-------- MATERIAL TO PROCESS

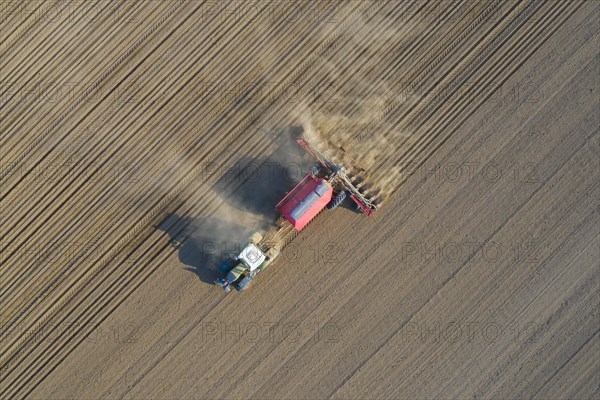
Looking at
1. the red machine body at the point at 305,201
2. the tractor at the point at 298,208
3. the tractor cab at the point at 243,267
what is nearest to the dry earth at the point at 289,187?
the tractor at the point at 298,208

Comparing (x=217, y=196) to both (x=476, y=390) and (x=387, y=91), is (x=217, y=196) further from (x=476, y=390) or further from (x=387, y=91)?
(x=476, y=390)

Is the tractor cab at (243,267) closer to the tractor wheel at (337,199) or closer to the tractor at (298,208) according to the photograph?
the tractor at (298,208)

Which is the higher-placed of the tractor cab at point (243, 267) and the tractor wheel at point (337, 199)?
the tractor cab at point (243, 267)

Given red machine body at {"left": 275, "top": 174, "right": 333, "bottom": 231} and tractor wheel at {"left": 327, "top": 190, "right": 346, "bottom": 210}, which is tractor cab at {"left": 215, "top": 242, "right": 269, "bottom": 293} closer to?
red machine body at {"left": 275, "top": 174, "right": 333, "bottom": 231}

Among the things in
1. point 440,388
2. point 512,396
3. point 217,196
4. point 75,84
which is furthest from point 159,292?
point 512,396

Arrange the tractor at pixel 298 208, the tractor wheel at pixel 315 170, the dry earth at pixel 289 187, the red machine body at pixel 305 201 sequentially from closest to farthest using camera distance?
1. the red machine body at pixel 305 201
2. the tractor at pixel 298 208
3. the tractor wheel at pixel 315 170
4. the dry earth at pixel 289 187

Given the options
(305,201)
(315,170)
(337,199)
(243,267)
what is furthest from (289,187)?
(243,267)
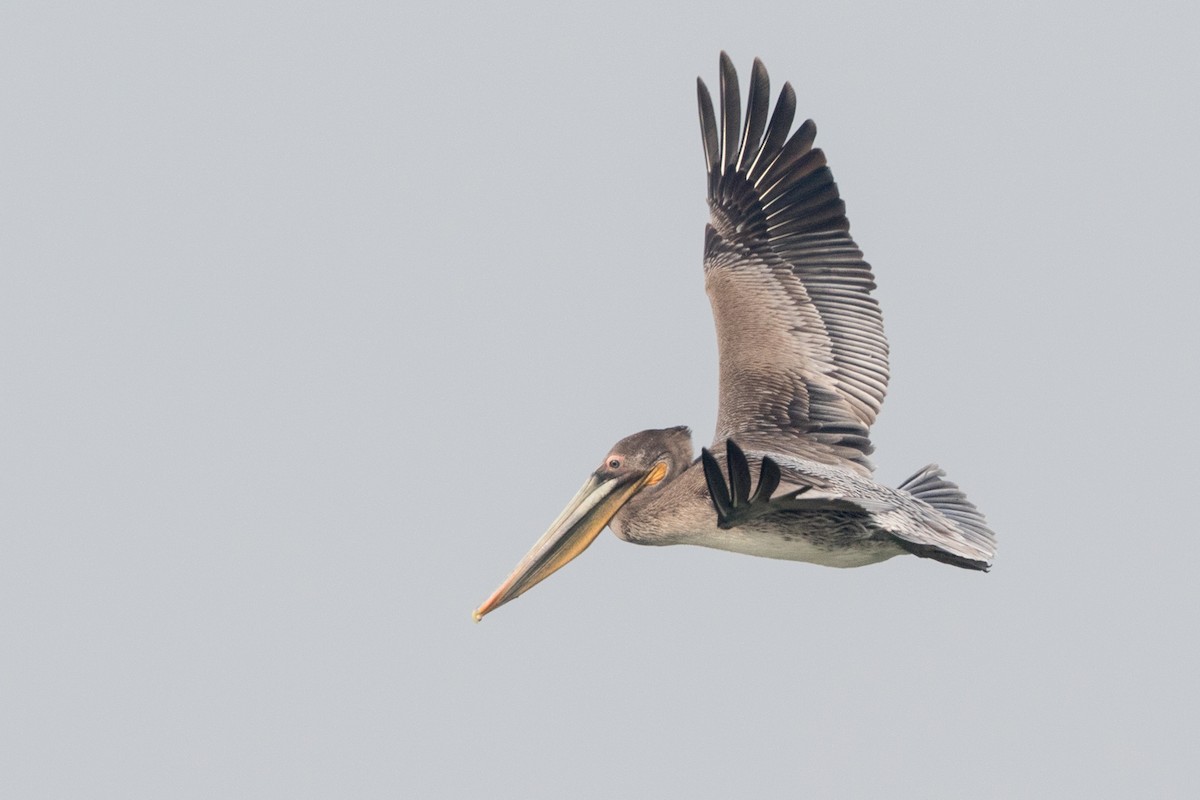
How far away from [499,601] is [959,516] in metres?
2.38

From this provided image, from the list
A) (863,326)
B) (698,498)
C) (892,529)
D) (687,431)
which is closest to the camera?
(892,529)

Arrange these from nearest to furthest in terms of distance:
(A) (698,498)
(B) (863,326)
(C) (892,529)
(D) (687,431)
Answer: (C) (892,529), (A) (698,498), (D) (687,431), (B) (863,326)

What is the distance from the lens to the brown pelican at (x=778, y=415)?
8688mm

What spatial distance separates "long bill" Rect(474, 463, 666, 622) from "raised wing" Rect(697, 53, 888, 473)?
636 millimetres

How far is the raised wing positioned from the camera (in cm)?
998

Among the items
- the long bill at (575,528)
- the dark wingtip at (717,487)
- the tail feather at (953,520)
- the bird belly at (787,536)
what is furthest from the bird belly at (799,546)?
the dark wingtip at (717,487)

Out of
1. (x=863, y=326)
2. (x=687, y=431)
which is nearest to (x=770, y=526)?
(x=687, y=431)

----------------

## STATED EXERCISE
Omit the pictures and write out exactly the lines from the one containing "Given the options" through the last line of the material.

## ANSWER FOR THIS EXERCISE
Given the options
(305,201)
(315,170)
(337,199)
(243,267)
what is furthest from (289,187)?
(243,267)
How far away from [499,601] is [959,516] in metres?
2.38

From this provided image, from the list
A) (863,326)
B) (698,498)
C) (892,529)
D) (687,431)
which is closest to the camera?
(892,529)

Arrange these from nearest to furthest in terms of distance:
(A) (698,498)
(B) (863,326)
(C) (892,529)
(D) (687,431)
Answer: (C) (892,529), (A) (698,498), (D) (687,431), (B) (863,326)

What is the distance from the lens to the brown pelican at (x=778, y=415)?
8688mm

What spatial distance separates "long bill" Rect(474, 463, 666, 622) from "raised wing" Rect(697, 53, 888, 473)?
636 millimetres

How far is the raised wing positioned from the camera (in cm)?
998

Among the items
- the long bill at (575,528)
- the dark wingtip at (717,487)
- the tail feather at (953,520)
- the bird belly at (787,536)
what is furthest from the bird belly at (799,546)?
the dark wingtip at (717,487)

Out of
1. (x=863, y=326)
2. (x=687, y=431)
which is nearest to (x=770, y=526)?
(x=687, y=431)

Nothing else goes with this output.